Islam demands that we adorn ourselves with the Divine attributes and manifest qualities of mercy, affection and kindness in our interaction with people, writes EMERITUS PROFESSOR SULEMAN DANGOR.
THE Muslim community is witness to abusive language in the social, print and electronic media on virtually a daily basis. The tragedy is that the majority of those guilty of abusive language are ulama who consider themselves to be inheritors of the prophets and, ironically, continue to remind us to respect them.
In the past, despite strong criticism (justified or unjustified) of non-ulama by the ulama fraternity, it never descended into abusive language. The differences today are:
(a) condescending and insulting words, profanities, derogatory and demeaning language are bandied about without restraint;
(b) the main targets of the abuse are fellow ulama who are perceived as ignorant, misguided, driven by self-interest, hypocritical, compromising etc. and
(c) individuals (including ulama) are maligned and brandied as kaafir, munaafiq, mushrik etc. in particular by the Majlisul Ulama, headed by Moulana Ahmad Sadeq Desai, of Port Elizabeth.
There are several outcomes of this intolerant and disrespectful approach. Followers of these self-righteous ulama who consider themselves to be ulama-e-haqq (such as the Wifaqul Ulama) lose respect for all those, including ulama who are branded as ulama-e-su. As a matter of fact, Mufti A K Hoosen has even compiled a list of ulama behind whom salaah is not valid.

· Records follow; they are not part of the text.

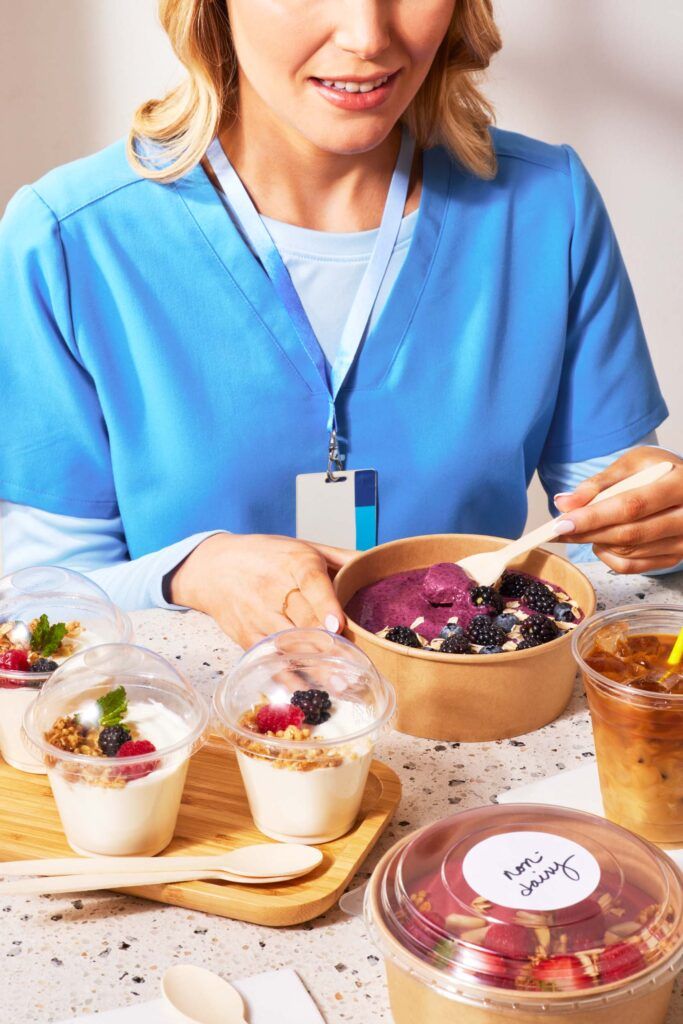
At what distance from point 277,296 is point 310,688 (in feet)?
2.55

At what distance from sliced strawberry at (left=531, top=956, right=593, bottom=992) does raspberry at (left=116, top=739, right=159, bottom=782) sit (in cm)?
37

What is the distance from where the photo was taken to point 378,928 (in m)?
0.80

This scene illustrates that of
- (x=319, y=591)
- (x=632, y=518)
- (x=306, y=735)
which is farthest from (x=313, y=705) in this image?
(x=632, y=518)

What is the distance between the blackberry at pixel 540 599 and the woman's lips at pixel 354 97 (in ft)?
2.15

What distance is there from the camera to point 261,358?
5.56 feet

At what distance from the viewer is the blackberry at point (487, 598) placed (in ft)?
4.23

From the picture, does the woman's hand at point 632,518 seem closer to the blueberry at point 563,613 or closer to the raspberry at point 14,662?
the blueberry at point 563,613

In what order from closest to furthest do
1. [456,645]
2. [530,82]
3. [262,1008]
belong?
1. [262,1008]
2. [456,645]
3. [530,82]

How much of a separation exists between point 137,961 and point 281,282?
1030 millimetres

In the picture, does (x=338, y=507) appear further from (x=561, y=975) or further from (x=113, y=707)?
(x=561, y=975)

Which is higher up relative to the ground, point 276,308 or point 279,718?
point 276,308

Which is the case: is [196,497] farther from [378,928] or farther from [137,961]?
[378,928]

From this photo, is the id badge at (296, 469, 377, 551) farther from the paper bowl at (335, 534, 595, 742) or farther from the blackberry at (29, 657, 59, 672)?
the blackberry at (29, 657, 59, 672)

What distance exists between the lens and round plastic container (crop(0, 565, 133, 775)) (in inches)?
43.9
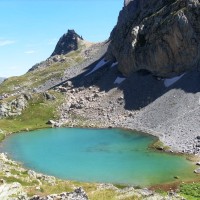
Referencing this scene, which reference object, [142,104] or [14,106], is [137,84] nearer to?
[142,104]

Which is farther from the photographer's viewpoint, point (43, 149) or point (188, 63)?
point (188, 63)

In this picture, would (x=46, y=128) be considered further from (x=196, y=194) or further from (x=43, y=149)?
(x=196, y=194)

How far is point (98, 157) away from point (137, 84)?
57518mm

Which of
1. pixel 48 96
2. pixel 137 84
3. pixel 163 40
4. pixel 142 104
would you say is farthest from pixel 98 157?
pixel 48 96

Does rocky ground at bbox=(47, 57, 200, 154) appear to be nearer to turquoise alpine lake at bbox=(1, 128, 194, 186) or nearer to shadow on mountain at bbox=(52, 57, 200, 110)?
shadow on mountain at bbox=(52, 57, 200, 110)

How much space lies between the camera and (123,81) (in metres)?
144

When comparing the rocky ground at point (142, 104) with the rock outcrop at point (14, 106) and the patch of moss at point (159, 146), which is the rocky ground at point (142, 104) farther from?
the rock outcrop at point (14, 106)

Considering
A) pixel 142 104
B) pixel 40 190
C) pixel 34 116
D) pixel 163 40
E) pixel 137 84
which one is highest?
pixel 163 40

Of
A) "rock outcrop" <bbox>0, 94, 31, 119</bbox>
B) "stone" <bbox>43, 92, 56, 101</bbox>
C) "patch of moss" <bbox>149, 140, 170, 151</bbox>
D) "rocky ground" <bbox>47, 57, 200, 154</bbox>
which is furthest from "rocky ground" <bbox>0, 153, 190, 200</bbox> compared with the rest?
"stone" <bbox>43, 92, 56, 101</bbox>

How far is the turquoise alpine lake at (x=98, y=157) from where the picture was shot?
223ft

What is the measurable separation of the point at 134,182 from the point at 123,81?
82.7 metres

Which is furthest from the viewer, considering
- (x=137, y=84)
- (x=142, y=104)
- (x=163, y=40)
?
(x=137, y=84)

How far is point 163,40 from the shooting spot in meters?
132

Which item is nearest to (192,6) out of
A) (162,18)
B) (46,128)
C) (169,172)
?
(162,18)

Given the above, several shuyukh/ ulama have pleaded for tolerance and respect for differences of opinion. Among them are the late Shaikh Siraj Hendricks, and more recently, Moulana Khalilur Rahman Sajjad Nomani and Moulana Abbas Ali, both of whom visited the country recently.
My article on ‘Etiquette of differences of opinion’, which was based on an interview I had with Shaikh Siraj Hendricks on Channel Islam International was published in an earlier edition of Muslim Views. However, I thought it relevant to cite one passage from that article.
‘The tradition of ikhtilaaf continued in later generations. Scholars discussed issues rationally and not emotionally. Despite massive differences of opinion among them at times, they showed extreme tolerance of other opinions and respect for those who disagreed with them. They did not resort to verbal abuse, mocking, insults, etc. which demonstrate a lack of adab. Shaikh Siraj said that he came across many scholars who were very knowledgeable but lacked basic adab.’
In this article, I will focus on a talk given by Moulana Abbas Ali – currently based in Australia – after his recent visit to South Africa.
He began by expressing the pain he experienced on learning about the attitudes of the leadership of the darul ulums, tabligh jama’ah and the khanqas. He finds it extremely difficult these days in dealing with those who are narrow and petty-minded. He has become so disillusioned at what he discovered in South Africa that he is no longer willing to be associated with the darul ulums, tabligh jama’ah and khanqas which, according to him, have become ‘political institutions’.
Islam demands that we adorn ourselves with the Divine attributes and manifest qualities of mercy, affection and kindness in our interaction with people in general. However, these can only be manifested by those who are humble and not by those who are arrogant, those who act like gods and demi-gods and believe they can never be wrong.
South African Muslims have become so divided into groups and cells that some claim that only theirs is the correct one and the rest are destined for hell, and insist on everyone joining their group and no other. The intolerance, hatred and malice displayed by some of the ulama he came across are astounding. Instead of demonstrating love, mercy and forgiveness, they label people as apostates, deviant etc.
The Prophet (SAW) was never vulgar or obscene and did not throw people out of Islam. The self-righteous ulama whose conduct reflects pride and egotism are not only dividing people but also creating doubt and confusion. True ulama are humble, have love for everyone in their hearts, are compassionate and propagate peace.
While the tabligh jama’ah is close to his heart, he found that their dawah has become routine and lacks spirit. The ijtimas have become festivals, and the major concern is about the number of attendees. Whereas the focus of the khanqah should be on tazkiyyah (purification of the soul), his visit has raised questions in his mind. He also noted that the mureeds (disciples) do not respect anyone else outside their circle.
The squabbling between ‘elders’ (ulama) are driving people to rely on Google, which can prove to be disastrous because they could easily be misled. People should identify credible ulama and take their guidance from them.
This article was edited on March 25, 2023 at 11:30 to correct an error where it referred to Shaikh Seraj Desai instead of Shaikh Seraj Hendricks.